Super-resolution imaging of the nucleoid-associated protein HU in Caulobacter crescentus

Abstract

Little is known about the structure and function of most nucleoid-associated proteins (NAPs) in bacteria. One reason for this is that the distribution and structure of the proteins is obfuscated by the diffraction limit in standard wide-field and confocal fluorescence imaging. In particular, the distribution of HU, which is the most abundant NAP, has received little attention. In this study, we investigate the distribution of HU in Caulobacter crescentus using a combination of super-resolution fluorescence imaging and spatial point statistics. By simply increasing the laser power, single molecules of the fluorescent protein fusion HU2-eYFP can be made to blink on and off to achieve super-resolution imaging with a single excitation source. Through quantification by Ripley's K-test and comparison with Monte Carlo simulations, we find the protein is slightly clustered within a mostly uniform distribution throughout the swarmer and stalked stages of the cell cycle but more highly clustered in predivisional cells.

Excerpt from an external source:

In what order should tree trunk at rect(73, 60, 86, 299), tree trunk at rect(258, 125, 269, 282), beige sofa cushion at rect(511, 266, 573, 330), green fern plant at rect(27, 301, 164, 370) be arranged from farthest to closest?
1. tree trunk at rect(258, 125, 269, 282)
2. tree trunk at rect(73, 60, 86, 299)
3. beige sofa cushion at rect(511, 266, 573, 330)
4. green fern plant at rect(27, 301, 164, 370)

The methods presented in this letter should be of broad applicability in the future study of prokaryotic NAPs.

Figure 1

(Color) SR imaging of HU2-eYFP in fixed C. crescentus. (A) Frames of raw data (10 ms each) showing the blinking of eYFP achieved through the use of a single 514 nm laser. (B) A diffraction-limited (DL) image of HU2-eYFP with a white light transmission image in the inset. (C) SR image of HU2-eYFP. (D) Monte Carlo simulated image of a random distribution of molecules inside a model cell volume (inset).

Figure 2

(Color) Representative SR imaging of HU2-eYFP at different stages in the C. crescentus cell cycle. (A) SR image of a swarmer cell with corresponding L-test plots and DL epifluorescence image (inset). The blue line (upper) corresponds to the data and the red lines (center) to the CSR simulation (with upper and lower red lines corresponding to the 95% confidence intervals). (B) Same as panel A but for a stalked cell. In both swarmer and stalked, the distribution of HU2-eYFP is only slightly clustered compared to CSR. (C) Significant clustering of HU2-eYFP in predivisional cells can be observed both in the SR image and in the large deviation between the L function for the data compared to the simulation.